Die brandenburgische Bundestagsabgeordnete Cornelia Behm fordert im Zusammenhang mit dem zu erwartenden Scheitern der Beimischungsquote für biogene Kraftstoffe nochmals nachdrücklich die Rücknahme der Besteuerung von Reinkraftstoffen aus Biomasse.

"Ohne ausreichende Prüfung der wirtschaftlichen Folgen hat die Bundesregierung den Weg der Beimischung verfolgt und die Nutzung von Reinkraftstoffen mit der Steuererhöhung blockiert. Das war vor allem im Interesse der großen Monopole der Mineralölwirtschaft und der Automobilindustrie. Es wäre gut, wenn Bundesumweltminister Sigmar Gabriel diese Bauchlandung zu einem neuen Start nutzen würde.

Ölmühlen und Biodieselwerke, die in Brandenburg einheimische Rohstoffe verwerten, müssen endlich wieder eine Chance bekommen. Dazu muss die Besteuerung aufgegeben werden. Bei einheimischen Rohstoffen haben wir es selber in der Hand Ökologie und Ökonomie miteinander zu versöhnen. Bei den importierten Biotreibstoffen, die in der Beimischung landen, ist in der Mehrzahl davon auszugehen, dass ihre Erzeugung zu Lasten der Interessen der einheimischen Bevölkerung und der Umwelt geht.

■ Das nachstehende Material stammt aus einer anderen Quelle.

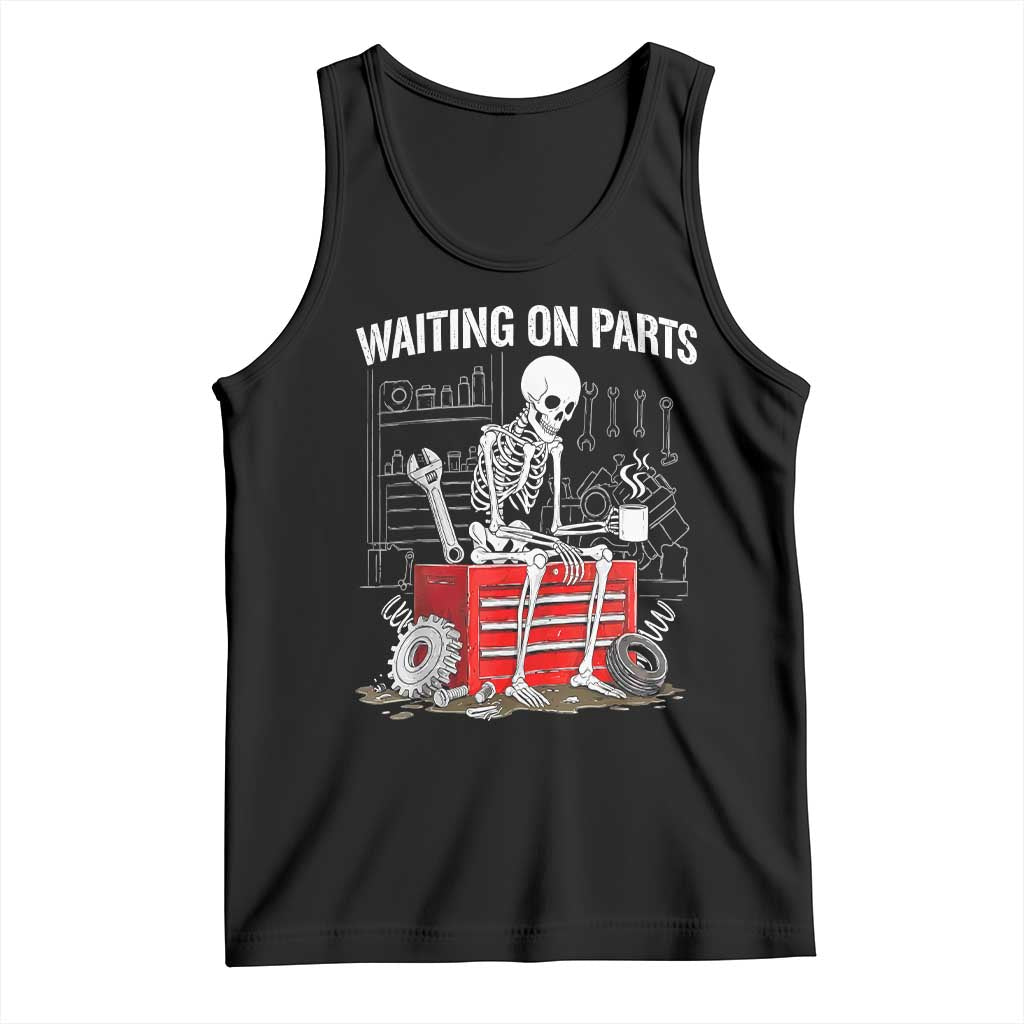 Waiting On Parts Skeleton Mechanic Tank Top Funny Sarcastic Auto Garage Repair Tech TS02 Black Print Your Wear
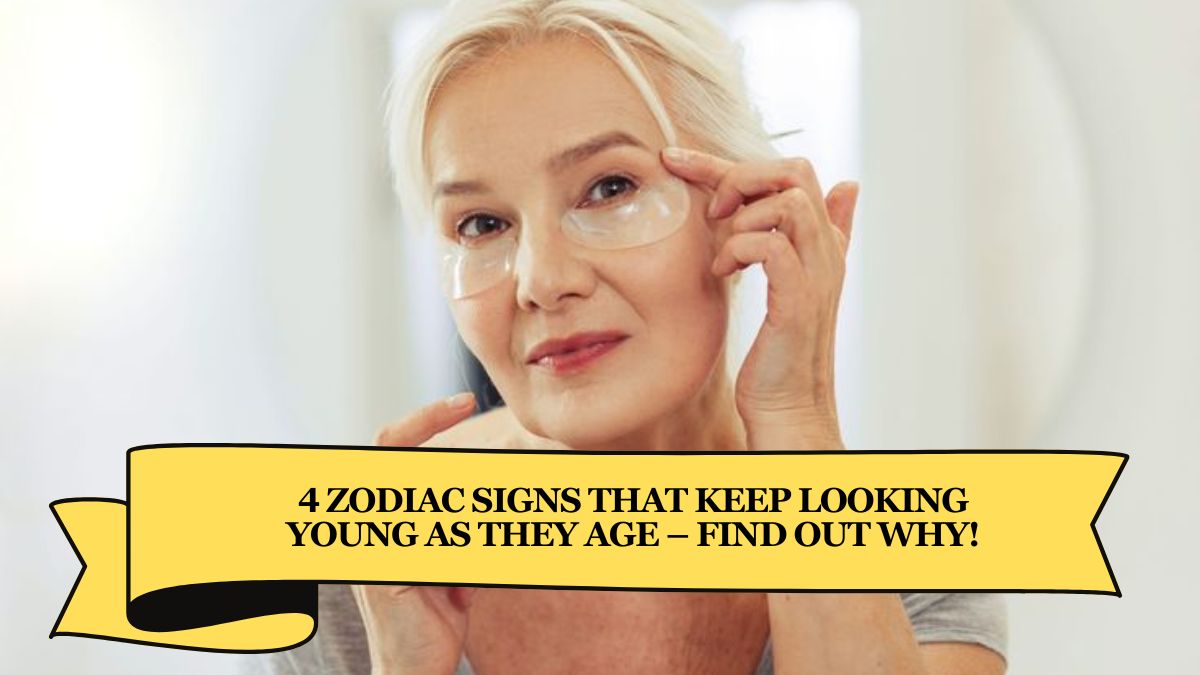 4 Zodiac Signs That Keep Looking Young As They Age – Find Out Why!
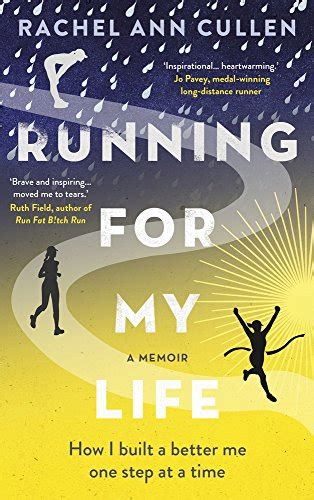 Read Online Running For My Life How I Built A Better Me One Step At A Time 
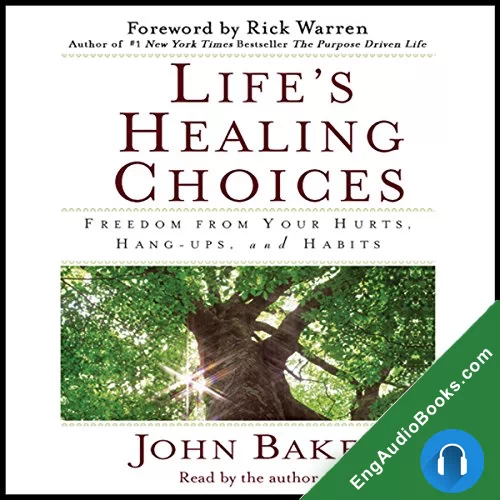 Life’s Healing Choices by John Baker audiobook listen for free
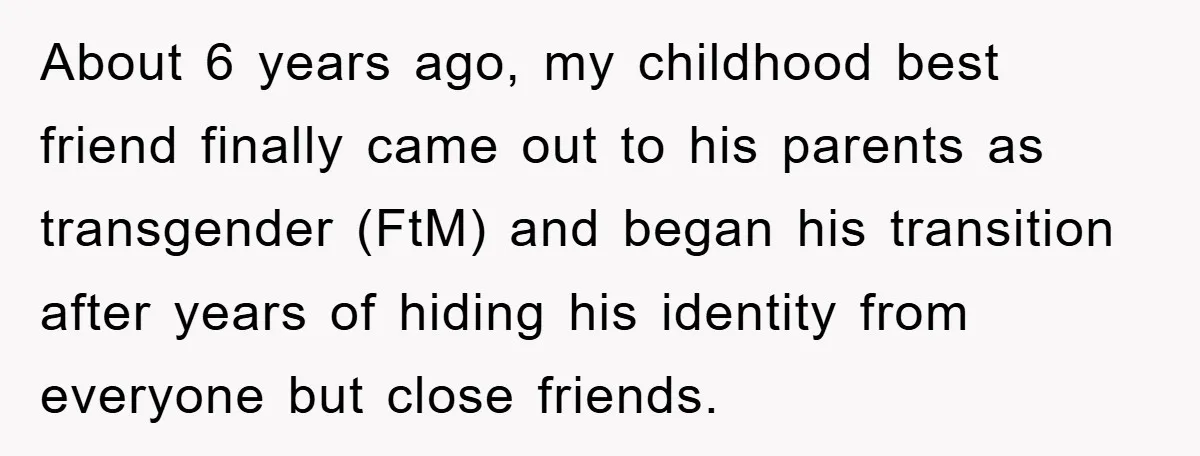 About 6 years ago, my childhood best friend finally came out to his parents as transgender (FtM) and began his transition after years of hiding his identity from everyone but...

Bündnis 90/Die Grünen haben sich seit jeher dafür eingesetzt, dass mit biogenen Treibstoffen kleine Kreisläufe geschlossen werden. Auf die Weise kann die Wertschöpfung im ländlichen Raum erhöht werden. Die mittelständische Biotreibstoffindustrie hat in Brandenburgs ländlichen Regionen für Arbeitsplätze in einem durchaus beachtlichen Umfang gesorgt. Das Geld, das für das Tanken von Pflanzenöl- oder Biodiesel ausgegeben wird, bleibt im Land und fließt nicht in die Taschen der Ölmultis.

Ökologisch sinnvoll, also wirklich "Bio", sind Treibstoffe auf pflanzlicher Basis, wenn sie umweltschonend erzeugt und in ökologisch sensiblen Bereichen, wie in der Land- und Forstwirtschaft, in der Binnenschifffahrt und im Wasserbau eingesetzt werden. Denn im Gegensatz zu erdölbasierten Produkten sind sie nicht wassergefährdend.

Eine zentrale Forderung von bündnisgrüner Seite ist der nachhaltige Anbau nachwachsender Rohstoffe. Bioenergie ist nicht als ökologische Alternative zu bezeichnen, wenn sie in Monokulturen angebaut wird. Dann bleibt biologische Vielfalt als auch der Erholungswert der Landschaft auf der Strecke.

Biogene Treibstoffe machen Sinn. Aber nicht nur die Erzeugung muss ökologisch sein, sondern auch ihre Nutzung. Die Beimischung ist es nicht!"